Da qualche mese, giusto per distrarmi dieci minuti dallo stress giornaliero, ho aperto un account su un gioco online che chiamo scherzosamente “il gioco degli isolotti”. Sostanzialmente il gioco permette di costruirsi la propria città con le proprie colonie sparse su vari isolotti ed amministrarne lo sviluppo investendo in settori come la ricerca, il commercio, la soddisfazione della popolazione, la cultura, la difesa etc. La tempistica del gioco è tale che può benissimo essere gestito accedendo una volta al giorno, quel tanto che serve per fare il punto della situazione e predisporre nuovi provvedimenti.

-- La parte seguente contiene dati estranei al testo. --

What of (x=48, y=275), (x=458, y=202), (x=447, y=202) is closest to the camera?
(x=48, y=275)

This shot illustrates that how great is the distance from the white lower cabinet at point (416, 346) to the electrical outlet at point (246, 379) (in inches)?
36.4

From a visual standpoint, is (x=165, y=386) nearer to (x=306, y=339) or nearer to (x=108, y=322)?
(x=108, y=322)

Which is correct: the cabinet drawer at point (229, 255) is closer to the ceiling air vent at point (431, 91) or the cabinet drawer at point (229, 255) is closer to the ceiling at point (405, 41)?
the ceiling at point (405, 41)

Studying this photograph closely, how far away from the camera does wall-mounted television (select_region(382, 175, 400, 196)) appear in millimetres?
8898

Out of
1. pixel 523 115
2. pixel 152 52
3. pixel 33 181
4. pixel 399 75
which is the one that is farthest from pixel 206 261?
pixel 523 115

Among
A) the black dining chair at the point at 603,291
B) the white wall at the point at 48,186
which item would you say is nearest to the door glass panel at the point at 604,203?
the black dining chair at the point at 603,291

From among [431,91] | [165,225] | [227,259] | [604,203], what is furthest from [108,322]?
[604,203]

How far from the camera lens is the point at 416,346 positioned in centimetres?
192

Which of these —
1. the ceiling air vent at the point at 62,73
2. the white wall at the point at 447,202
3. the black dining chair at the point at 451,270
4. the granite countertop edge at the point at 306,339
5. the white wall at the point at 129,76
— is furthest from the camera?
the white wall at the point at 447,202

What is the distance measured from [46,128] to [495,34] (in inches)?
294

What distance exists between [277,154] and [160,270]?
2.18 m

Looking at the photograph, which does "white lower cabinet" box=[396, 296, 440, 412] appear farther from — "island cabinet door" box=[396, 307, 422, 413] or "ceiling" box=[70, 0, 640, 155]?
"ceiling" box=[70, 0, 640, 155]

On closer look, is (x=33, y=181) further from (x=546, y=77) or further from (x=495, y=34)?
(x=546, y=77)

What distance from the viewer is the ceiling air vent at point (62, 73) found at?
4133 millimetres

Pur essendo dislocati su degli isolotti non si è per nulla isolati. Altri giocatori hanno le loro città sparse tutto intorno e l’interazione con loro può essere di molti tipi: si può fare del commercio scambiandosi risorse; ci si può scambiare beni culturali da introdurre nei rispettivi musei; si può essere amici, condividendo i risultati delle ricerche etc.
Purtroppo esiste anche un altro modo di interagire, ossia la guerra. Ieri notte la mia città è stata attaccata da un altro giocatore: ho perso 43 uomini ma alla fine l’attaccante si è dovuto ritirare perché non gli erano rimasti più soldati.

Quando il giorno dopo ho scoperto l’accaduto avrei potuto seguire l’istinto  e rispondere mandando il mio esercito all’attacco contro quel fellone per fargliela pagare. Aprii invece il pannello della diplomazia e gli scrissi un messaggio: «Mi spiace che tu abbia perso i tuoi soldati. Se ti va possiamo essere amici». Quella proposta sconvolse non poco quel giocatore: abituato com’era ad un modo di giocare dove vinceva il più forte e il più furbo non si aspettava certo una reazione del genere. Successivamente gli spiegai che la mia politica era il commercio e l’amicizia, mai la guerra se non per difesa.
Ora siamo amici e ritengo improbabile che mi attacchi ancora ma spero che questa vicenda abbia cambiato il suo sguardo verso gli altri giocatori: vederli non più come città da saccheggiare ma come persone vere – e fragili – che si trovano dall’altra parte dello schermo.

Lascio trarre al lettore la morale di questa storia. Per quanto mi riguarda, spero che questa vicenda si ripeta anche e soprattutto al di là del gioco.